EXERCISE TEXT =
****

Comparison among different control-chart schemes.

Effects of parameters on ARL ₁

In the previous section, we found that the joint $\bar{X} | R : r / m$ chart is better than the traditional $\bar{X} | R$ chart in terms of ARL ₁. The established control-chart model achieved ARL ₁-saving compared to the conventional $\bar{X} | R$ without r out of m runs rules. Nonetheless, according to Figures 4 and 5, it is found that the improvement varies with different values of key parameters (including δ, γ, n and ARL ₀). The main results are summarized as follows.

Figure 4.

Effects of δ and γ over the out-of-control average run length ARL ₁.

Figure 5.

Effects of n and ARL ₀ on the out-of-control average run length ARL ₁.

Figure 4 shows that as the magnitude of the process mean (standard deviation) shift grows, the ARL ₁ of all the considered chart decrease. This is because when the process possesses a larger shift in the mean (standard deviation), the control chart needs a shorter time to trigger an out-of-control signal. Furthermore, we found that the chart with r out of m runs rules has a larger statistical performance improvement than the chart without runs rules in detecting small-to-moderate process shifts. As expected, when the magnitude of the process shift increases to a certain level, all the considered charts have similar statistical performance.

It follows from Figure 5(a) that with the increase of sample size n, the ARL ₁ for all the considered charts decreases. For instance, for detecting a specific process shift (δ = 0.5 and γ = 2), the $\bar{X} | R : 2 / 4$ chart with n = 3 needs ARL ₁ = 55.21 to signal an out-of-control process, while the ARL ₁ for the corresponding chart with n = 7 to trigger an out-of-control signal is 28.64, which indicates that the $\bar{X} | R : 2 / 4$ chart with n = 7 is 48.13% faster than the corresponding chart with n = 3. This could be because the control chart with a larger sample size can collect more information about the process so that the out-of-control situation can be signalled more timely. Still investigating Figure 5(a), it is found that, on average, with the increase of n, for fixed δ and γ, the difference between the ARL ₁ values corresponding to the charts considered decreases. For example, when δ = 0.5, γ = 2 and n = 3, the ARL ₁ for $\bar{X} | R : 2 / 3$ and $\bar{X} | R : 2 / 4$ schemes are, respectively, 69.19 and 55.21, which indicates the 2/4 runs-rules scheme is 20.21% faster than the 2/4 runs-rules scheme. But when the sample size n = 5 is considered and the other parameters remain the same, the ARL ₁ for $\bar{X} | R : 2 / 3$ and $\bar{X} | R : 2 / 4$ schemes are, respectively, 34.09 and 27.33, which indicates the 2/4 runs-rules scheme is 19.83% faster than the 2/4 runs-rules scheme in this situation. Additionally, it is worth noting that, due to the fact that the developed GA cannot always obtain the global optimal solution, as n increases, the difference between the ARL ₁ values corresponding to the charts considered may increase in several cases. But overall, for all the charts considered, as n increases, the effect of the increase of sample size on ARL ₁ becomes disappearing.

****

RECORDED DATA =
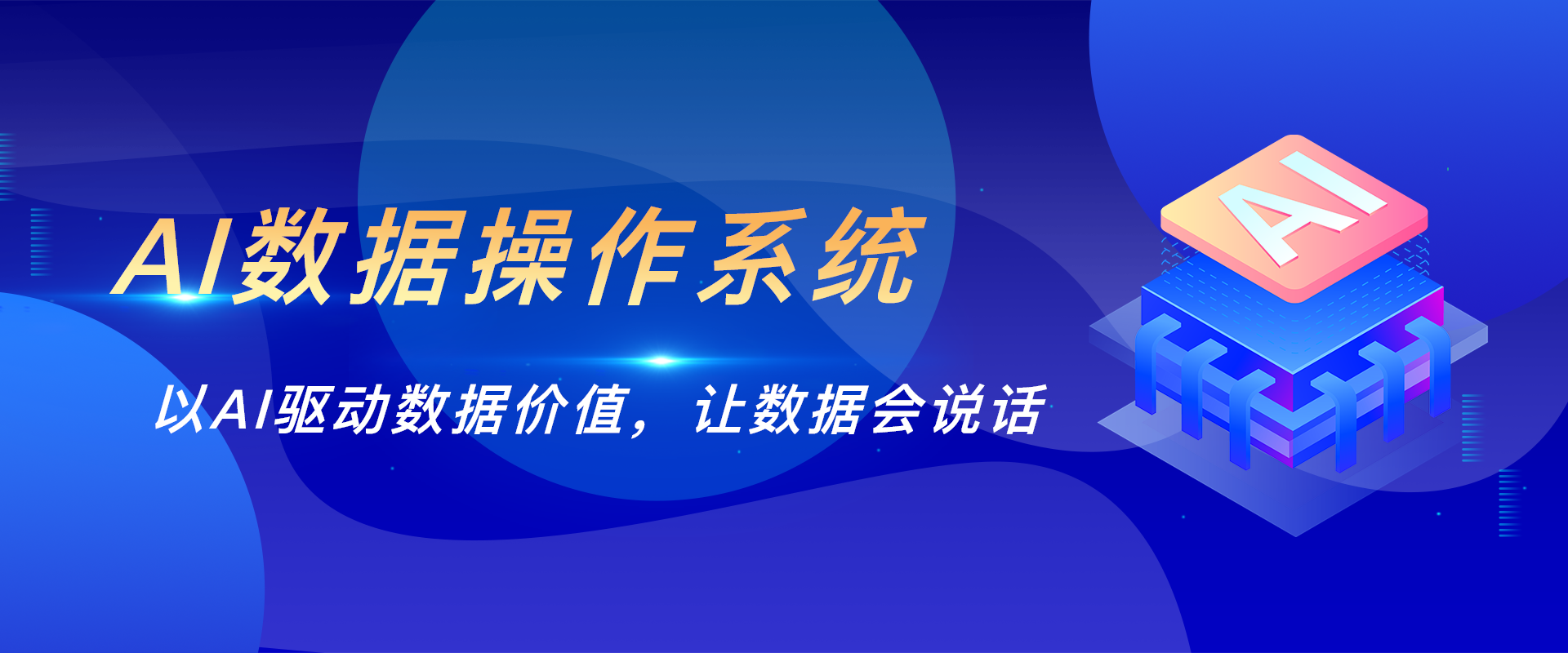 AI数据操作系统

以AI驱动数据价值，让数据会说话

AI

****

Write the next part of the control-chart comparison text above, beginning right after its final sentence on sample size and ARL ₁.

RESULT =
Figure 5(b) illustrates that the larger the in-control ARL ARL ₀, the larger the out-of-control ARL ARL ₁. This may be explained by the fact that when a larger ARL ₀ is designed, the chart tends to have a more relaxed control-limit scheme. It then leads to the result that the more time needed by the chart to trigger a signal when a process shift occurs.

Effects of parameter estimation on ARL ₁

In the application of control charts, the mean and/or the variance of a production/service process are usually unknown. Therefore, before the control charts can be put to good use, one or both of the parameters should be pre-estimated. Undoubtedly, when estimates are employed as a substitute for known parameter values, the statistical properties of the chart considered can be greatly affected. Thus, in the process of application of control charts, the effects of parameter estimation should be clearly assessed and properly accounted for.

In general, parameter estimation can be divided into three cases: mean unknown but variance known, mean known but variance unknown and mean and variance both unknown. In our model, when the variance $σ_{0}^{2}$ is unspecified and estimated from Phase I reference data, the cumulative distribution function for W ₀ as shown in equation (7) will be completely changed, which makes it too complex to analyse the properties of the R sub-chart mathematically. Therefore, in this subsection, we only focus on the first case, that is, mean unknown but variance known.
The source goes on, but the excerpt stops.